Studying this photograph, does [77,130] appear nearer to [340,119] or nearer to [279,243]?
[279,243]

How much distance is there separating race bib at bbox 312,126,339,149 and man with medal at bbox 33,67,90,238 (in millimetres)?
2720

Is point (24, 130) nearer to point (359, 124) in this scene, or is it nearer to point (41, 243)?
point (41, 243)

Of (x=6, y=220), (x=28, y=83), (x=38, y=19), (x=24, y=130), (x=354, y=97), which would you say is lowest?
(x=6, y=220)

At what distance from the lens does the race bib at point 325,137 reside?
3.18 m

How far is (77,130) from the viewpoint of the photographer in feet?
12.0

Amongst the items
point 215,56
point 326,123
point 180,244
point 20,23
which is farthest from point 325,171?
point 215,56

_____

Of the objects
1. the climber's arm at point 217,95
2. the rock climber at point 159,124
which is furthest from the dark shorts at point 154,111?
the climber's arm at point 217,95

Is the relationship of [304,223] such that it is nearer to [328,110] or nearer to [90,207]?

_____

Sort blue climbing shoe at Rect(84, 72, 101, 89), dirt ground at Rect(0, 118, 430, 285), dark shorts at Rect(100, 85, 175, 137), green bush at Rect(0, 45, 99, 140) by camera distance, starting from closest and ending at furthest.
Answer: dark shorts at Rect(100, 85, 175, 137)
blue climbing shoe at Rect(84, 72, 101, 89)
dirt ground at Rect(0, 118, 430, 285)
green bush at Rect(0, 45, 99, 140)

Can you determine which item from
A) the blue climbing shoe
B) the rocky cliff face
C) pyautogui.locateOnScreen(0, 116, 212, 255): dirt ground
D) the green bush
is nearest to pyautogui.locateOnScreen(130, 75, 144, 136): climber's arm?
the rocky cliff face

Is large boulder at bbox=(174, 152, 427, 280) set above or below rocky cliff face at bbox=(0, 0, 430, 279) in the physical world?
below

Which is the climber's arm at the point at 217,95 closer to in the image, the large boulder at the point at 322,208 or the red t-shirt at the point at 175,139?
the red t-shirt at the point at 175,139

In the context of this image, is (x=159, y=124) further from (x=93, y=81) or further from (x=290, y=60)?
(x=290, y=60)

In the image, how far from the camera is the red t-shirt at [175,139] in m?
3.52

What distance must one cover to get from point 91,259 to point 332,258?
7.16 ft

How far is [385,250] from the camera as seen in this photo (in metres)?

_____

Repeat the part that opens with the line containing "What distance must" and closes with the line containing "How far is [385,250]", swapping "cover" for "travel" and leaving everything else unchanged.

What distance must one travel to get from point 91,259 to point 332,258?
7.16 ft

How far is [385,250] from the camera as seen in this photo (in metres)?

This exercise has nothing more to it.